* Objective:
Answer these questions using the article on North Korea's nuclear program.
(a) What reason does the article give for why the United States and its allies are having a difficult time persuading Pyongyang to denuclearize?
(b) What do the Russian and Chinese delegations typically blame for North Korea's catastrophic economic situation?
(c) Since what year have the export bans and import restrictions constricted the North Korean economy?

On North Korea, America Refuses to Admit the Obvious
The reason the United States and its allies in Northeast Asia are having such a difficult time persuading Pyongyang to denuclearize is that Pyongyang has no intention of denuclearizing. Washington is pushing on a locked door.
Anyone who is remotely familiar with the United Nations’ system understands how boring Security Council debates can be. Doubly so when the issue on the docket is North Korea’s nuclear and ballistic missile programs, a problem that never seems to go away.
The meetings proceed like clockwork. The Russian and Chinese delegations typically recite a familiar script, where UN sanctions are blamed for North Korea’s catastrophic economic situation and the United States is treated as the intransigent party. The U.S. delegation, meanwhile, fingers Russia and China for lax enforcement of the sanctions, reminds diplomats in the room that Pyongyang habitually violates UN resolutions, and cites the Kim dynasty's unwillingness to negotiate as the central impediment to progress. After the customary speeches, the Security Council adjourns with nothing to show for it.
Russia and China, however, are apparently trying to make a bold play to shift the debate. Both are preparing to unveil a draft Security Council Resolution that would lift or at least relax the export bans and import restrictions that have constricted the North Korean economy since 2017. The resolution would also permit countries around the world to employ North Korean workers, in addition to exempting inter-Korean economic projects from the sanctions.

[Items from a labeling collection]

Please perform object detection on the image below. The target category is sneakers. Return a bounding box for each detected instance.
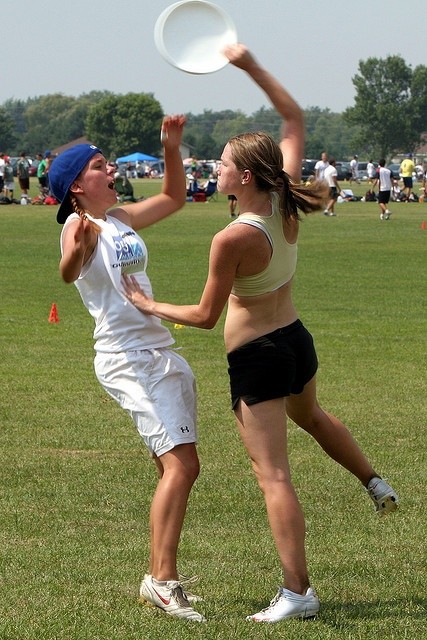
[246,583,320,623]
[366,477,399,511]
[139,573,205,603]
[143,575,207,623]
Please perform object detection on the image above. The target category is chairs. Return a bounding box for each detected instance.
[205,181,217,202]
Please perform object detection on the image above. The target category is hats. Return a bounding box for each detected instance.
[48,144,102,224]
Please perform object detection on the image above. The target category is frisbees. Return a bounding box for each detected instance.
[154,0,237,74]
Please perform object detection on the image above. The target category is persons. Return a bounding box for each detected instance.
[324,160,341,216]
[181,157,221,198]
[121,45,400,622]
[314,151,330,179]
[371,159,394,220]
[16,152,31,195]
[136,159,158,179]
[35,154,49,196]
[4,155,15,201]
[349,154,361,185]
[367,159,377,183]
[48,115,207,622]
[415,164,427,197]
[114,172,133,196]
[44,151,56,174]
[398,153,416,198]
[0,154,4,193]
[126,161,133,178]
[391,180,404,202]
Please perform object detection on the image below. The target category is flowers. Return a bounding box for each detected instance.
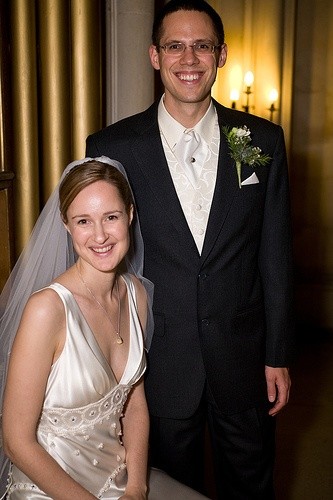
[219,124,272,168]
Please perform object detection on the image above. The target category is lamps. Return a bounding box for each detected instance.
[230,71,279,122]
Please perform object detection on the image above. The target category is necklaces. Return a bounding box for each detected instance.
[74,262,123,344]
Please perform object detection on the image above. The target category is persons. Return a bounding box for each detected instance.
[85,0,295,500]
[0,156,211,500]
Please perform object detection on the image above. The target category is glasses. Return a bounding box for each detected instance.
[159,42,220,54]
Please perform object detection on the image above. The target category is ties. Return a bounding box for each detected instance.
[176,131,199,189]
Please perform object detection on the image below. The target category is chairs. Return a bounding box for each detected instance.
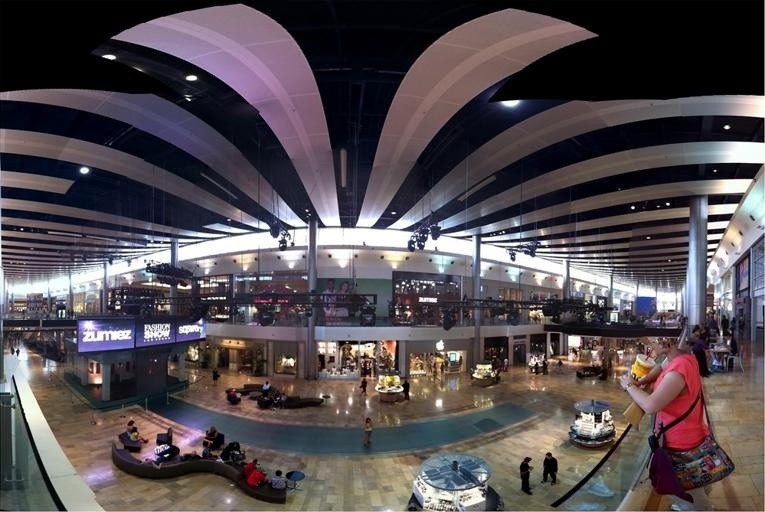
[706,328,747,375]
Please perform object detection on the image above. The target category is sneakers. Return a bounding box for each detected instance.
[670,502,714,511]
[522,480,555,495]
[589,479,615,497]
[571,502,607,510]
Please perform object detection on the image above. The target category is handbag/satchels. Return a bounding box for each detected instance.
[668,436,734,490]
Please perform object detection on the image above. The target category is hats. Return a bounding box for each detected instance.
[650,449,694,504]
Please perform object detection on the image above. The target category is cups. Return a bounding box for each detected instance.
[629,353,656,382]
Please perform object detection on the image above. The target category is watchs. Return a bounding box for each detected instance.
[624,382,635,392]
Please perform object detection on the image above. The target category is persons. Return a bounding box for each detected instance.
[689,315,746,378]
[432,353,563,383]
[520,457,534,495]
[126,420,286,490]
[212,367,218,384]
[230,381,287,416]
[335,281,351,326]
[362,417,373,448]
[8,332,22,358]
[540,452,557,485]
[402,380,410,400]
[359,379,368,396]
[320,278,336,326]
[619,308,715,511]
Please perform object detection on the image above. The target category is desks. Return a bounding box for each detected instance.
[285,470,306,494]
[322,394,331,406]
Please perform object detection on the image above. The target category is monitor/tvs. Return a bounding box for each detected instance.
[76,318,134,351]
[136,316,175,348]
[176,313,206,343]
[450,352,460,361]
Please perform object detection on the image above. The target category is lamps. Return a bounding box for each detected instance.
[253,119,295,253]
[503,152,544,260]
[405,163,444,253]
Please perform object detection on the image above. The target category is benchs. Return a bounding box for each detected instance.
[224,381,324,410]
[106,429,287,505]
[577,366,609,381]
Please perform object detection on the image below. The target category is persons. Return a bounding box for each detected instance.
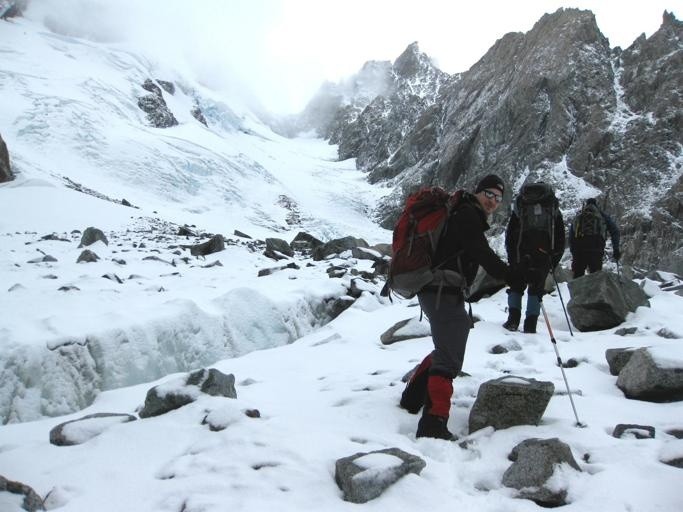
[502,177,567,338]
[400,173,532,451]
[567,197,622,280]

* Output of the exercise:
(a) Pyongyang has no intention of denuclearizing.
(b) They blame UN sanctions.
(c) Since 2017.